> _Action item_
Give back the lines below exactly, with every one included, and leave the pictures out of your answer.
Records to use section start
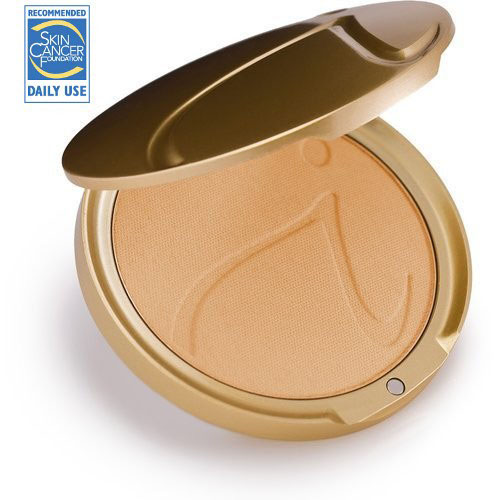 Jane Iredale PUREPRESSED® BASE SPF 20 “Fawn”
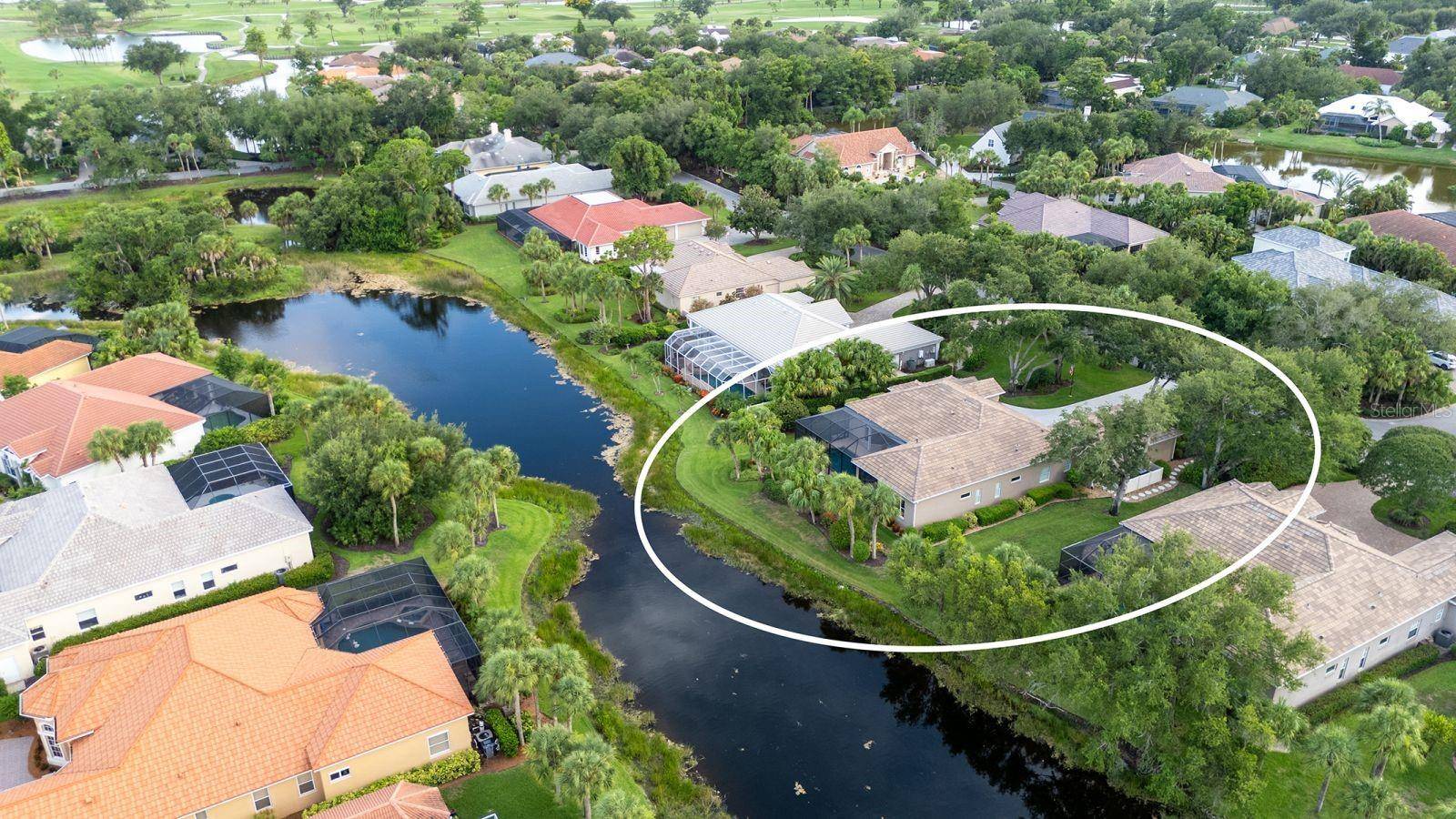 11 N CAYMAN ISLES BLVD, Englewood, FL 34223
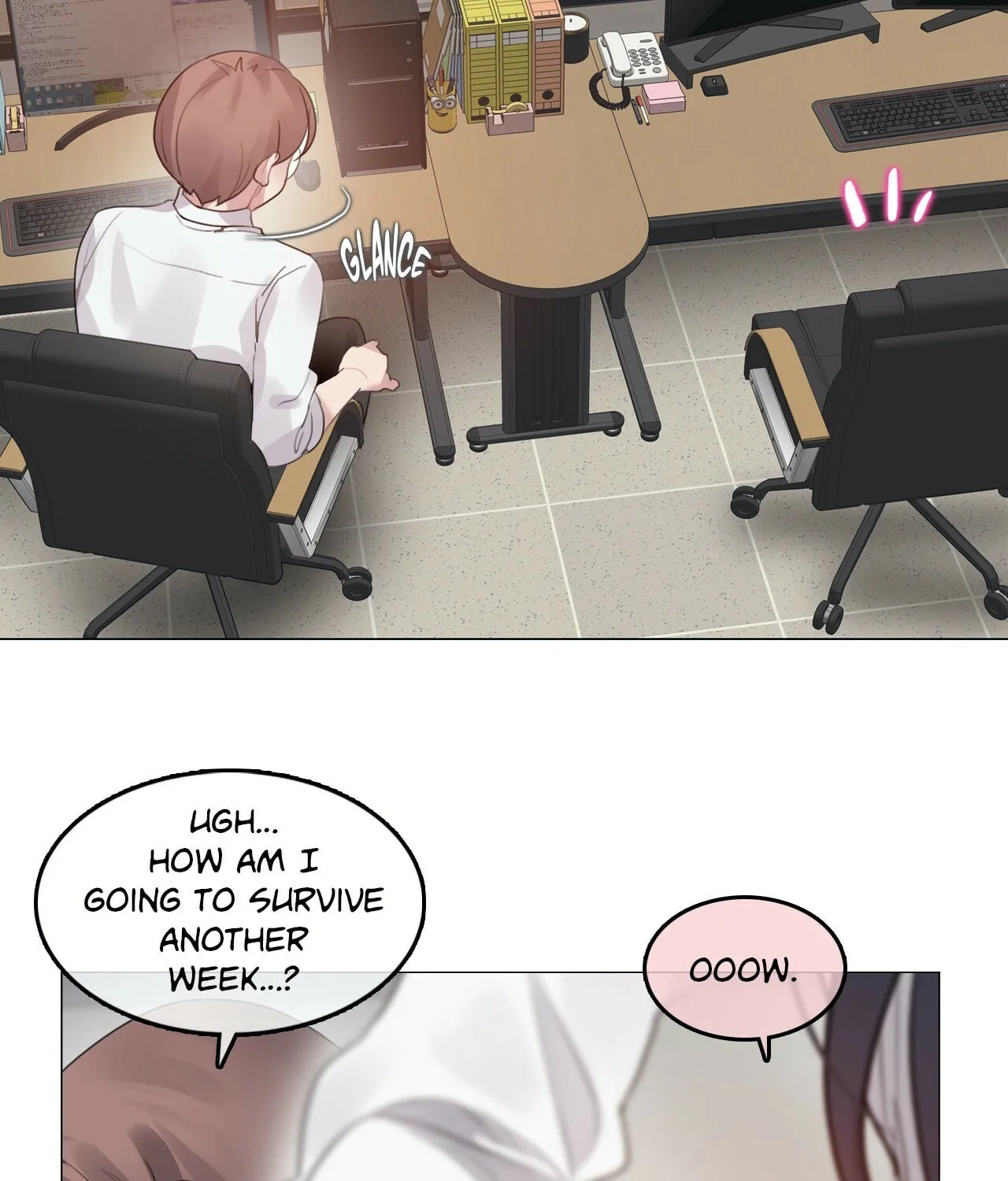 A Pervert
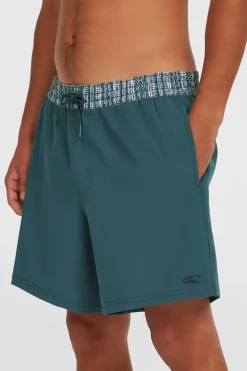 Zwemshort Pocket Print-O'Neill Clearance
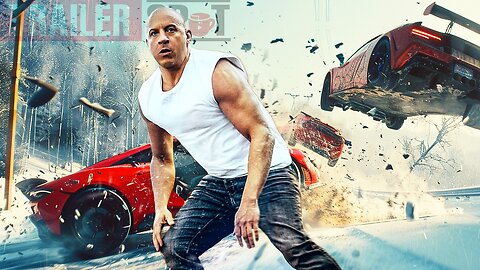 Fast And Furious 11, Inside Out 2 Spinoff, M3GAN 2.0 Spinoff SOULM8TE, Gladiator 2 - Movie News 2024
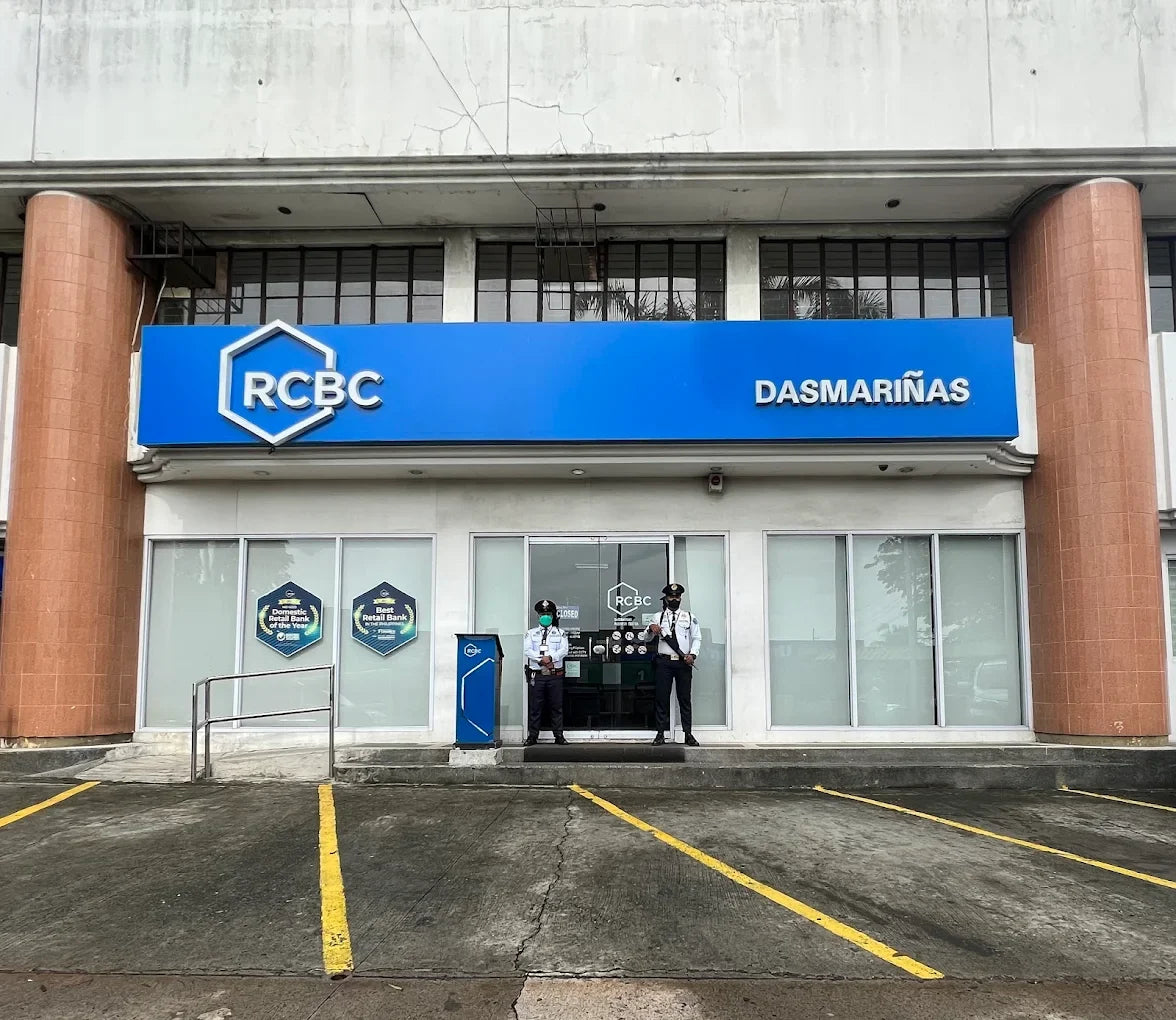 RCBC Dasmariñas
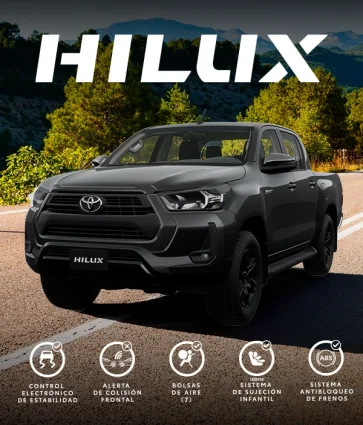 Foto-hilux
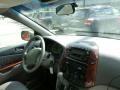 2004 Silver Shadow Pearl Toyota Sienna XLE  photo #10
Records to use section end
> _Your solution_
 Jane Iredale PUREPRESSED® BASE SPF 20 “Fawn”
 11 N CAYMAN ISLES BLVD, Englewood, FL 34223
 A Pervert
 Zwemshort Pocket Print-O'Neill Clearance
 Fast And Furious 11, Inside Out 2 Spinoff, M3GAN 2.0 Spinoff SOULM8TE, Gladiator 2 - Movie News 2024
 RCBC Dasmariñas
 Foto-hilux
 2004 Silver Shadow Pearl Toyota Sienna XLE  photo #10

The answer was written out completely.